*Task details:* Word for word, reproduce the records that follow.

Data excerpts:

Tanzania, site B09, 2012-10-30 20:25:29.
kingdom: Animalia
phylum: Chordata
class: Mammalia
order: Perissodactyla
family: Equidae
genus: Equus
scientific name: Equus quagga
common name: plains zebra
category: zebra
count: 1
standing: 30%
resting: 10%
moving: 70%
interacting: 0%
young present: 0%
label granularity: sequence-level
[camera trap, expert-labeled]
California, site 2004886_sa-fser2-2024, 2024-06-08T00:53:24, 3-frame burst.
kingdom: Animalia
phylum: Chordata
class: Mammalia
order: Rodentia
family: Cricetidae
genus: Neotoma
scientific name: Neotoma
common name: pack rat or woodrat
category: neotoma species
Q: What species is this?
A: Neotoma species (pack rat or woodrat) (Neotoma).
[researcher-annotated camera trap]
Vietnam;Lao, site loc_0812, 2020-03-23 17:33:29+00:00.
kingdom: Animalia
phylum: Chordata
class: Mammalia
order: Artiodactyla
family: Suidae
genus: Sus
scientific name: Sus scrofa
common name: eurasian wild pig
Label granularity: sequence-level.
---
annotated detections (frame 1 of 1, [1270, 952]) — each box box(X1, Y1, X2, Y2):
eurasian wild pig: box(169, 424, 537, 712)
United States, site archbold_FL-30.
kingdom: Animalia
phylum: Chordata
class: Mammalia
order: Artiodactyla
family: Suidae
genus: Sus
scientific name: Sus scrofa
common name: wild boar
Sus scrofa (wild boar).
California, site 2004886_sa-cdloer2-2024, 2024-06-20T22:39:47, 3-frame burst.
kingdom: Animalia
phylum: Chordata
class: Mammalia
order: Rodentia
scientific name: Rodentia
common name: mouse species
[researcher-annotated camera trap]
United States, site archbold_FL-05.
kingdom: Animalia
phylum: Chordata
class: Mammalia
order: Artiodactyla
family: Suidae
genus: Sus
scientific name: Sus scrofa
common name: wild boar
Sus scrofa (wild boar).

*Exercise result:*
Tanzania, site B09, 2012-10-30 20:25:29.
kingdom: Animalia
phylum: Chordata
class: Mammalia
order: Perissodactyla
family: Equidae
genus: Equus
scientific name: Equus quagga
common name: plains zebra
category: zebra
count: 1
standing: 30%
resting: 10%
moving: 70%
interacting: 0%
young present: 0%
label granularity: sequence-level
[camera trap, expert-labeled]
California, site 2004886_sa-fser2-2024, 2024-06-08T00:53:24, 3-frame burst.
kingdom: Animalia
phylum: Chordata
class: Mammalia
order: Rodentia
family: Cricetidae
genus: Neotoma
scientific name: Neotoma
common name: pack rat or woodrat
category: neotoma species
Q: What species is this?
A: Neotoma species (pack rat or woodrat) (Neotoma).
[researcher-annotated camera trap]
Vietnam;Lao, site loc_0812, 2020-03-23 17:33:29+00:00.
kingdom: Animalia
phylum: Chordata
class: Mammalia
order: Artiodactyla
family: Suidae
genus: Sus
scientific name: Sus scrofa
common name: eurasian wild pig
Label granularity: sequence-level.
---
annotated detections (frame 1 of 1, [1270, 952]) — each box box(X1, Y1, X2, Y2):
eurasian wild pig: box(169, 424, 537, 712)
United States, site archbold_FL-30.
kingdom: Animalia
phylum: Chordata
class: Mammalia
order: Artiodactyla
family: Suidae
genus: Sus
scientific name: Sus scrofa
common name: wild boar
Sus scrofa (wild boar).
California, site 2004886_sa-cdloer2-2024, 2024-06-20T22:39:47, 3-frame burst.
kingdom: Animalia
phylum: Chordata
class: Mammalia
order: Rodentia
scientific name: Rodentia
common name: mouse species
[researcher-annotated camera trap]
United States, site archbold_FL-05.
kingdom: Animalia
phylum: Chordata
class: Mammalia
order: Artiodactyla
family: Suidae
genus: Sus
scientific name: Sus scrofa
common name: wild boar
Sus scrofa (wild boar).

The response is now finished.